Une maturité théatrale
Si la lingerie devient dès lors l’un de ses grands sujets, cela n’empêche pas Chantal Thomass de déployer, dans son prêt-à-porter du tournant des années 1990, une liberté d’expression que lui autorisent alors ses années d’expérience. Se jouant de la théâtralité, les crinolines s’introduisent dans des défilés qui adoptent désormais des noms évocateurs et convoquent tous les «tops» de l’époque.

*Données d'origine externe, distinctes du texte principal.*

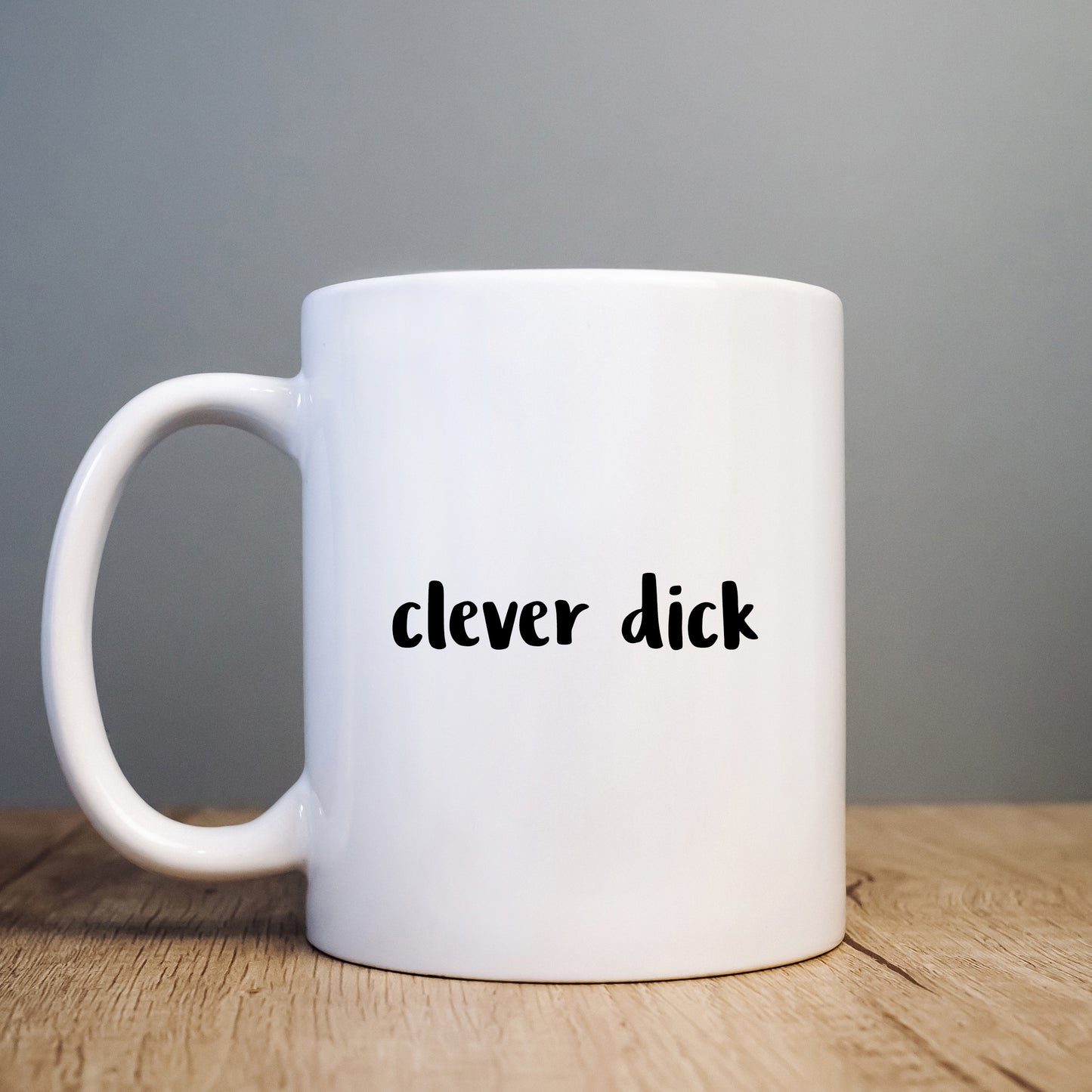 Clever Dick Mug, Funny Offensive Hilarious Rude Personalised Gift Cup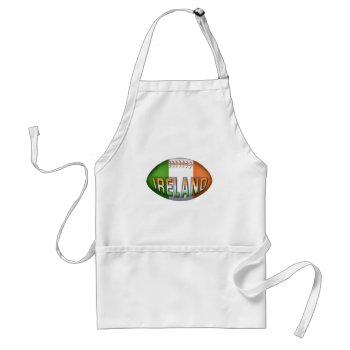 Ireland Rugby Ball Adult Apron by tjssportsmania at Zazzle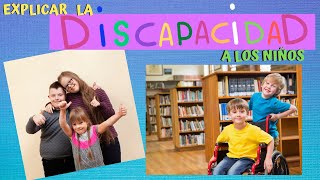 EXPLICAR A LOS NIÑOS LA DISCAPACIDAD EDUCAR EN LA INCLUSIÓN [upl. by Ivett]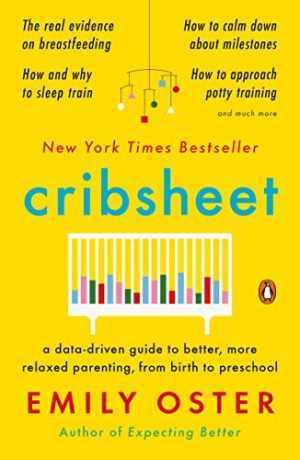Cribsheet: A Data-Driven Guide to – Paperback, by Oster Emily – Very Good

En final, les silhouettes de ses mariées repoussent les limites de ses thèmes favoris : la doudoune Moncler (automne-hiver 1992, 400/500 €, voir page 11) ou la queue-de-pie (défilé «Hiver russe», automne-hiver 1990-1991, 250/300 €) se font traînes. Et la mariée de «Hard Rock Medieval», à l’automne-hiver 1993-1994 (300/350 €), arbore un corset devenu ceinture de chasteté en cuir argenté clouté, à jarretelles et chaînes ! Plus sages, des pièces comme les vestes «hublots» (200/250 €) ou la redingote en tweed (250/280 €, page de droite) signent une patte, celle du masculin-féminin, que la créatrice travaille alors depuis plus de vingt ans «J’adore cette redingote, conclut Didier Ludot, de face, elle a l’air d’appartenir à un grand-père, et de dos, c’est une pièce hyper féminine avec des froufrous. C’est grâce à cette ambiguïté que Chantal Thomass a marqué son époque.»